Pick out each line of the records below that contains the string "measured", and copy those lines. Capital and lowercase letters count as different.

────

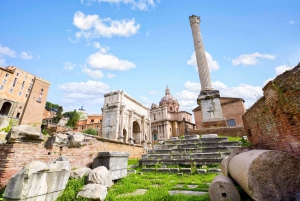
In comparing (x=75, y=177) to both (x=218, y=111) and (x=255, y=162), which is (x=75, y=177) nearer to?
(x=255, y=162)

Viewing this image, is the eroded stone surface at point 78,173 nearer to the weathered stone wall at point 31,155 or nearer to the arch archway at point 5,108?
the weathered stone wall at point 31,155

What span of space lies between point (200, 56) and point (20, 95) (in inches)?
1965

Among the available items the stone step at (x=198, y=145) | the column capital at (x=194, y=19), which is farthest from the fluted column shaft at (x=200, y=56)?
the stone step at (x=198, y=145)

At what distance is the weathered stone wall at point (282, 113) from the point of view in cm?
329

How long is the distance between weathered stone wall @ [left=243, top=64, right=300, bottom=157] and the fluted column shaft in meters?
8.79

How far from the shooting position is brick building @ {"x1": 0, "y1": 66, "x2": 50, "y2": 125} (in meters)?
35.1

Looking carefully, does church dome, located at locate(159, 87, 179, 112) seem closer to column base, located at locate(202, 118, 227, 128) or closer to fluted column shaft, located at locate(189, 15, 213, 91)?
fluted column shaft, located at locate(189, 15, 213, 91)

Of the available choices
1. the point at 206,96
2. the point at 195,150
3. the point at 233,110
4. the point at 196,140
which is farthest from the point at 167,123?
the point at 195,150

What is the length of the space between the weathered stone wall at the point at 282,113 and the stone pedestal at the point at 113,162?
487 centimetres

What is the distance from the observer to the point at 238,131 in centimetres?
991

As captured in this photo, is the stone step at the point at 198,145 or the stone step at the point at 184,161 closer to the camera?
Answer: the stone step at the point at 184,161

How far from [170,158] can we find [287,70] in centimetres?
594

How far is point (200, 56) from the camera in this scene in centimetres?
1475

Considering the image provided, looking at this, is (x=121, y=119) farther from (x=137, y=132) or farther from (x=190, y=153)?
(x=190, y=153)
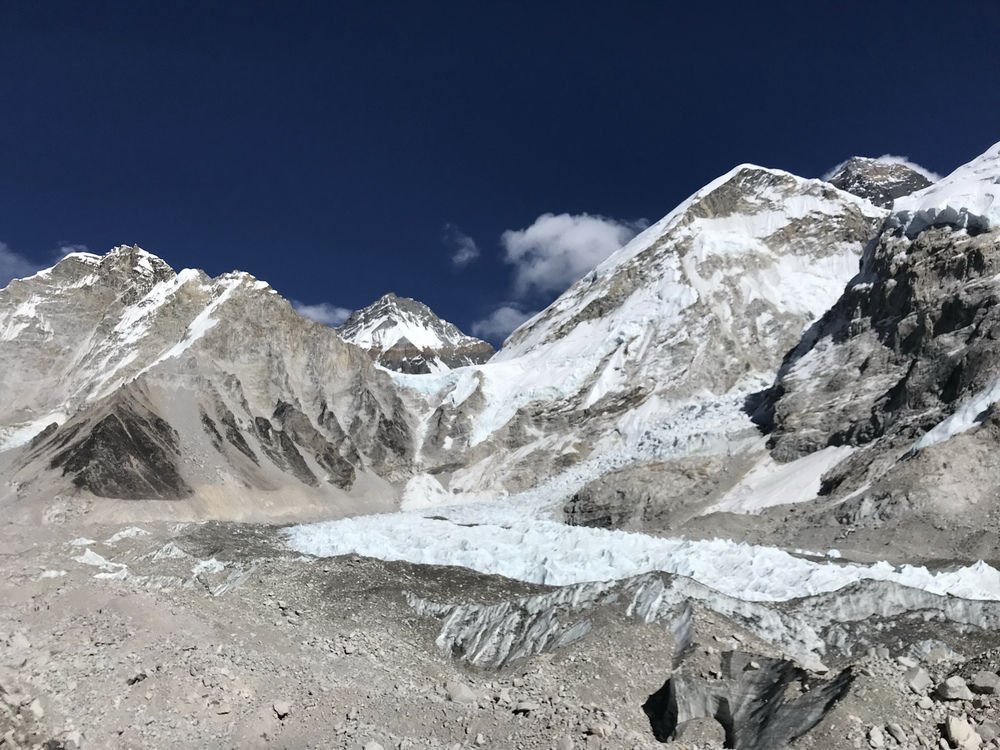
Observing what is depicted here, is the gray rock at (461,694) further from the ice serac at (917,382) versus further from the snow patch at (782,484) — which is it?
the snow patch at (782,484)

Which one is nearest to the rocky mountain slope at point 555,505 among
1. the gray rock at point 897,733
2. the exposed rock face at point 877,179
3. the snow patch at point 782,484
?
the gray rock at point 897,733

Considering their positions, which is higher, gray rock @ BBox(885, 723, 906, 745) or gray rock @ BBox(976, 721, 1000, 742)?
gray rock @ BBox(976, 721, 1000, 742)

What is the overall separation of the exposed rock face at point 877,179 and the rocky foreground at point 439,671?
13659cm

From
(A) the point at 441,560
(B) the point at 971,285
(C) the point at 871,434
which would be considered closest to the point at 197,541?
(A) the point at 441,560

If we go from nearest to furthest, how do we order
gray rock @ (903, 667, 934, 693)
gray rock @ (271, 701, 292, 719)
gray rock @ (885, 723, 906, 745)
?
gray rock @ (885, 723, 906, 745) < gray rock @ (903, 667, 934, 693) < gray rock @ (271, 701, 292, 719)

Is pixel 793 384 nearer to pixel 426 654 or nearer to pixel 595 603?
pixel 595 603

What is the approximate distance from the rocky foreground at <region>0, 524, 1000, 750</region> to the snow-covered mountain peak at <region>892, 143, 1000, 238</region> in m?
39.4

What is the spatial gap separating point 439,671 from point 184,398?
4285 centimetres

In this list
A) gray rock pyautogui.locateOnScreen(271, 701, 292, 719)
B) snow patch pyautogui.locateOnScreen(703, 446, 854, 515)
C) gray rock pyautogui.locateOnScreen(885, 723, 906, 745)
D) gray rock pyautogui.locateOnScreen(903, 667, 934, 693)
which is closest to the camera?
gray rock pyautogui.locateOnScreen(885, 723, 906, 745)

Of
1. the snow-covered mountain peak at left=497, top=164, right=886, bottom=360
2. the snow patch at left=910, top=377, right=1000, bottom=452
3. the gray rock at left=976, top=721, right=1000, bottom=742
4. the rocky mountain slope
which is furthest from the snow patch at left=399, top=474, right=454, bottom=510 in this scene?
the gray rock at left=976, top=721, right=1000, bottom=742

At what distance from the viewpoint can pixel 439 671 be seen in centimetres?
1514

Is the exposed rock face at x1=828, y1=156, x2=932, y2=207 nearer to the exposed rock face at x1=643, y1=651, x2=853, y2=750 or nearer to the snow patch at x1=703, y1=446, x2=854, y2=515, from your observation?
the snow patch at x1=703, y1=446, x2=854, y2=515

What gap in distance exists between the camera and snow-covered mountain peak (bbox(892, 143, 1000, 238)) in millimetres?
45750

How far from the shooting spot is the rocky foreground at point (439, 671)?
9.76m
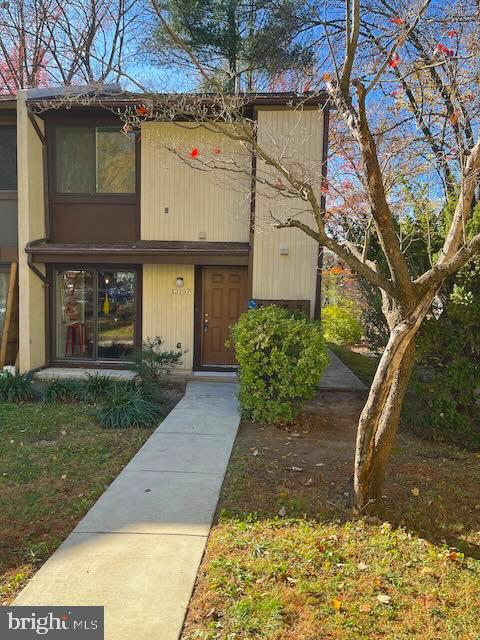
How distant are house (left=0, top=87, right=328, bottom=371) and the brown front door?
0.8 inches

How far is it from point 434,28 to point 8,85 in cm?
1511

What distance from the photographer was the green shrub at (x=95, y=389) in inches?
323

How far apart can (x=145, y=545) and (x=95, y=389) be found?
4.84 metres

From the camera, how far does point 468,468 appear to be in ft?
18.1

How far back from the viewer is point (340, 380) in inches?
365

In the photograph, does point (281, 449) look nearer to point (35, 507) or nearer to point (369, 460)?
point (369, 460)

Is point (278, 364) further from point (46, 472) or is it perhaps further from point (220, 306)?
point (220, 306)

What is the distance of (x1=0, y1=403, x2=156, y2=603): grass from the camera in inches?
149

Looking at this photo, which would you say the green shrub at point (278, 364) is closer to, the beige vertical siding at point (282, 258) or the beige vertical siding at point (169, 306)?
the beige vertical siding at point (282, 258)

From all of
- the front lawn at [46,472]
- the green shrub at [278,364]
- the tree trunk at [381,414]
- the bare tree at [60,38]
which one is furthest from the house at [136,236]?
the bare tree at [60,38]

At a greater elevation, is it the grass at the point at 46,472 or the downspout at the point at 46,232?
the downspout at the point at 46,232

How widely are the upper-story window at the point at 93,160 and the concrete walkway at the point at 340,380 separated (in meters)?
5.40

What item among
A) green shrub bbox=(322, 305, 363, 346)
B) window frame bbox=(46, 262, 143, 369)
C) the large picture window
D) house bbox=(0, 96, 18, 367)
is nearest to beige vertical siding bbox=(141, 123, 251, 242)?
window frame bbox=(46, 262, 143, 369)

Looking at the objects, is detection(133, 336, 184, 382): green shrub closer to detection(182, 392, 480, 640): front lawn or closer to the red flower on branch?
detection(182, 392, 480, 640): front lawn
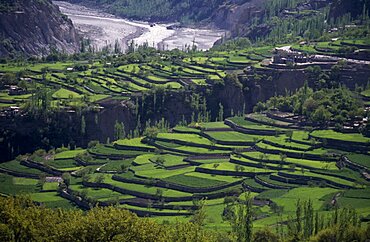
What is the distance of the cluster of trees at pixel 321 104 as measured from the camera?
3034 inches

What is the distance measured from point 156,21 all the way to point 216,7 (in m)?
9.73

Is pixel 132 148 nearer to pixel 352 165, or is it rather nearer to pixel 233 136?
pixel 233 136

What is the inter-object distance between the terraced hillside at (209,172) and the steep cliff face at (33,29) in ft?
134

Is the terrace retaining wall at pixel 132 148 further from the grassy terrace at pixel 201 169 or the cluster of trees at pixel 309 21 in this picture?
the cluster of trees at pixel 309 21

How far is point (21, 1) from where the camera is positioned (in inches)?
4847

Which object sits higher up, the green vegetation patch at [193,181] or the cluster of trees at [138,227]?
the cluster of trees at [138,227]

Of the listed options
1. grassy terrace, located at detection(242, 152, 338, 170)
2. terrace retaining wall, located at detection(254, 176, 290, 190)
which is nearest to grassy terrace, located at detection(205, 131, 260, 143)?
grassy terrace, located at detection(242, 152, 338, 170)

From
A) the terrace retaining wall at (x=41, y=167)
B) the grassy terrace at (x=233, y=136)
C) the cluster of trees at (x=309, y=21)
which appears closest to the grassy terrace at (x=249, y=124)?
the grassy terrace at (x=233, y=136)

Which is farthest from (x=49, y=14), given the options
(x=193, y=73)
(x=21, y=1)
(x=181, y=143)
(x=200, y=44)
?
(x=181, y=143)

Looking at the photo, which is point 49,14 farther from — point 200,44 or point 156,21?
point 156,21

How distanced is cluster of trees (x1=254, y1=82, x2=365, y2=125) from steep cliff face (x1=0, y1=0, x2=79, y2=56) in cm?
3911

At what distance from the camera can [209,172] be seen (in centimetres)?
6819

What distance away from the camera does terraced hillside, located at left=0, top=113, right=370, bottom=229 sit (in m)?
62.1

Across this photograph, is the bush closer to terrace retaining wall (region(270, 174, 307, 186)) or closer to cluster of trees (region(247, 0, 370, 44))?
terrace retaining wall (region(270, 174, 307, 186))
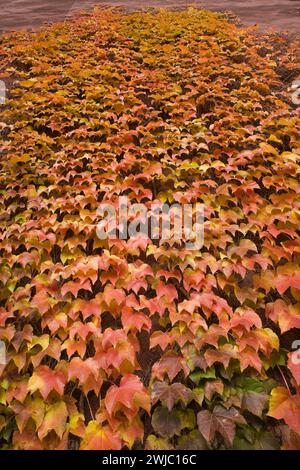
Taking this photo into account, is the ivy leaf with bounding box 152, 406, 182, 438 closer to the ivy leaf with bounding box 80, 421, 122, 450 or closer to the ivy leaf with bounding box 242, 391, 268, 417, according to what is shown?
the ivy leaf with bounding box 80, 421, 122, 450

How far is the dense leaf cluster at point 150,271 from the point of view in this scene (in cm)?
231

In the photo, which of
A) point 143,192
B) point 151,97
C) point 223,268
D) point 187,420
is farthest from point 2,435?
point 151,97

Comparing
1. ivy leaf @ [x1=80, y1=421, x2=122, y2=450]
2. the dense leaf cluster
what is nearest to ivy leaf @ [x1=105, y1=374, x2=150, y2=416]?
the dense leaf cluster

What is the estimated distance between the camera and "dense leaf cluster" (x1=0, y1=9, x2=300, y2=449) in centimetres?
231

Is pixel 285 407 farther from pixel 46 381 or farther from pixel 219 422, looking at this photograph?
pixel 46 381

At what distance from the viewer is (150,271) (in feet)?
9.71

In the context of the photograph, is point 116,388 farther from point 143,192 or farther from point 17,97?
point 17,97

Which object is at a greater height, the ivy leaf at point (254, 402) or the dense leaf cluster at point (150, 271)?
→ the dense leaf cluster at point (150, 271)

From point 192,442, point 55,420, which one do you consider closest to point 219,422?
point 192,442

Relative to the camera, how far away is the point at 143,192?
364 centimetres

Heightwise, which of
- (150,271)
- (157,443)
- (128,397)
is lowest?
(157,443)

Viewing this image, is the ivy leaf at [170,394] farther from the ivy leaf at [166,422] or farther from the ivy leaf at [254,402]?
the ivy leaf at [254,402]

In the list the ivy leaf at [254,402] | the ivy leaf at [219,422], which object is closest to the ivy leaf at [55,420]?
the ivy leaf at [219,422]
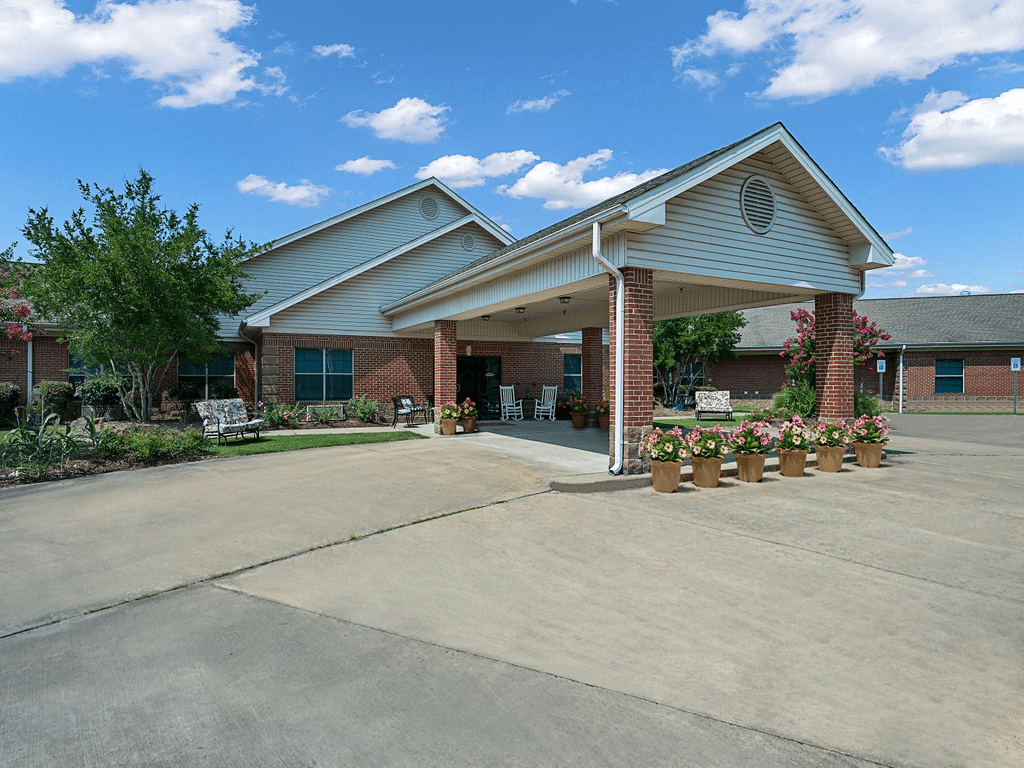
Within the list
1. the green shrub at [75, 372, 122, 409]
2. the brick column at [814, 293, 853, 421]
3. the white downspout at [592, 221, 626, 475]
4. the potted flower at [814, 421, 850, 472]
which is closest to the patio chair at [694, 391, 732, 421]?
the brick column at [814, 293, 853, 421]

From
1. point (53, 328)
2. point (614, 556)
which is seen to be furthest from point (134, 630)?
point (53, 328)

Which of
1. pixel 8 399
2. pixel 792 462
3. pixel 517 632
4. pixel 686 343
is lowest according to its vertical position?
pixel 517 632

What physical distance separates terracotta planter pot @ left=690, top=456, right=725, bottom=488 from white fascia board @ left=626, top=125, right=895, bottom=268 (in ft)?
11.4

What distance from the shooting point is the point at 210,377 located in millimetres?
19531

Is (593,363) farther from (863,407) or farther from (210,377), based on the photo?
(210,377)

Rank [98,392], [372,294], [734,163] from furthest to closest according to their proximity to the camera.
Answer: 1. [372,294]
2. [98,392]
3. [734,163]

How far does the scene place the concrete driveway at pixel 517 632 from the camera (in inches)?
110

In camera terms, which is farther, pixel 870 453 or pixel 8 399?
pixel 8 399

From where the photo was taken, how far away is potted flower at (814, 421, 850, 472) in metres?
9.88

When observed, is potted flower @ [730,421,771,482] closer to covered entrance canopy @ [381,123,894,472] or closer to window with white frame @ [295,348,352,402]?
covered entrance canopy @ [381,123,894,472]

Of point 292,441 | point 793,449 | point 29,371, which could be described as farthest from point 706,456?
point 29,371

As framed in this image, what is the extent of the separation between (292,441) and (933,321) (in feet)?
103

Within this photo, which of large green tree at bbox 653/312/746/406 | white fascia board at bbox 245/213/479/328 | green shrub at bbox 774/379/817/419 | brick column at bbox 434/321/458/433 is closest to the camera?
green shrub at bbox 774/379/817/419

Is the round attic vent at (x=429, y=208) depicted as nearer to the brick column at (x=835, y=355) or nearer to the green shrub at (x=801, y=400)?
the green shrub at (x=801, y=400)
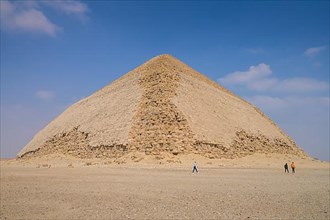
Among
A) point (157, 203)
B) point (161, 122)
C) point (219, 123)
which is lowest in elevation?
point (157, 203)

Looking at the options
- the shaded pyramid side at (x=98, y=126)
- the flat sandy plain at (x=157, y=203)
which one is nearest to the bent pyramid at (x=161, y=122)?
the shaded pyramid side at (x=98, y=126)

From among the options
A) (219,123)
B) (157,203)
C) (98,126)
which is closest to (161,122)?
(219,123)

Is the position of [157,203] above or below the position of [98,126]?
below

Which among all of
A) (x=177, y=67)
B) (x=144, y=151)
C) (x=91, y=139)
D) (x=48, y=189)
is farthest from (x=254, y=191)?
(x=177, y=67)

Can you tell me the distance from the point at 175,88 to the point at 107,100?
10.1m

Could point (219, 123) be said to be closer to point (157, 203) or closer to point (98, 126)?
point (98, 126)

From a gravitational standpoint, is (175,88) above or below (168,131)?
above

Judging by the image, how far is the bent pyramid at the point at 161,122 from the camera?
112ft

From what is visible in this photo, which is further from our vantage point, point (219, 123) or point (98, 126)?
point (98, 126)

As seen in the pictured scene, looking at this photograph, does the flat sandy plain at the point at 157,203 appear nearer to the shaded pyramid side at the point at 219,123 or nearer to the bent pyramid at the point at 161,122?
the bent pyramid at the point at 161,122

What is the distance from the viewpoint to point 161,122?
3544 cm

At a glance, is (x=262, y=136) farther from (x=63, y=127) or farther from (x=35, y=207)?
(x=35, y=207)

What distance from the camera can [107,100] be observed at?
46.2 m

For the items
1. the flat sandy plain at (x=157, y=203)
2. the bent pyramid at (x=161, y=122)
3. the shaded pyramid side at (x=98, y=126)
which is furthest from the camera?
the shaded pyramid side at (x=98, y=126)
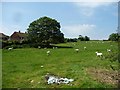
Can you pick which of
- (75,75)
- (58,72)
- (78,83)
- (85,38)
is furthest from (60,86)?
(85,38)

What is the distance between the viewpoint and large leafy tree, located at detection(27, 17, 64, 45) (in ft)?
222

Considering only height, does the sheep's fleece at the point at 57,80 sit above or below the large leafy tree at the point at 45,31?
below

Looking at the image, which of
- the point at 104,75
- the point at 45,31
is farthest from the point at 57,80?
the point at 45,31

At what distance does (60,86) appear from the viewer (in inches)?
638

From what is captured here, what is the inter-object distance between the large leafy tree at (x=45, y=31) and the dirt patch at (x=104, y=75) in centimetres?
4599

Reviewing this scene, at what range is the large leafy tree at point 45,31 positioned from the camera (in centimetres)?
6765

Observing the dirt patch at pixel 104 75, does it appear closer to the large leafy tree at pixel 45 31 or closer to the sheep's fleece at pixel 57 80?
the sheep's fleece at pixel 57 80

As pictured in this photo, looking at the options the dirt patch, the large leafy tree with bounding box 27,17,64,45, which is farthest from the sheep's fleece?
the large leafy tree with bounding box 27,17,64,45

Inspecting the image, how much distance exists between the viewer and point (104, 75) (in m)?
18.5

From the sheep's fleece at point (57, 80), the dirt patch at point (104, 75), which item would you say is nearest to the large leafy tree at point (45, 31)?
the dirt patch at point (104, 75)

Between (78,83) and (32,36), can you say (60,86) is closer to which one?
(78,83)

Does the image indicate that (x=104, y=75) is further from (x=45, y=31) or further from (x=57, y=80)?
(x=45, y=31)

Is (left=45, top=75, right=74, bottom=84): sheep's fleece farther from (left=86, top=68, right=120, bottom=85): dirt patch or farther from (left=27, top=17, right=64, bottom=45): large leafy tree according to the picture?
(left=27, top=17, right=64, bottom=45): large leafy tree

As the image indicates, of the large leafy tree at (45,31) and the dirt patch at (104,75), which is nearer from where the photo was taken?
the dirt patch at (104,75)
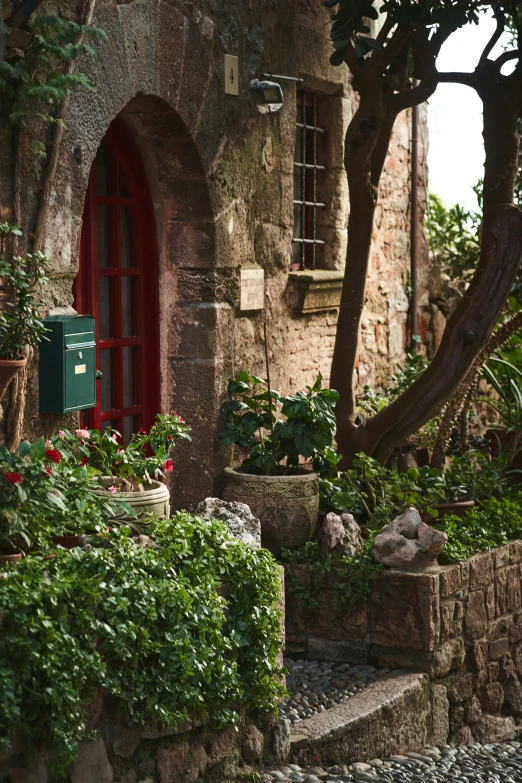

────

Solution for this problem =>
What is the distance of the cluster of trees at pixel 321 104 as measured from the camera?
What is the distance measured from point 156,21 all the way to point 216,7 (in m)?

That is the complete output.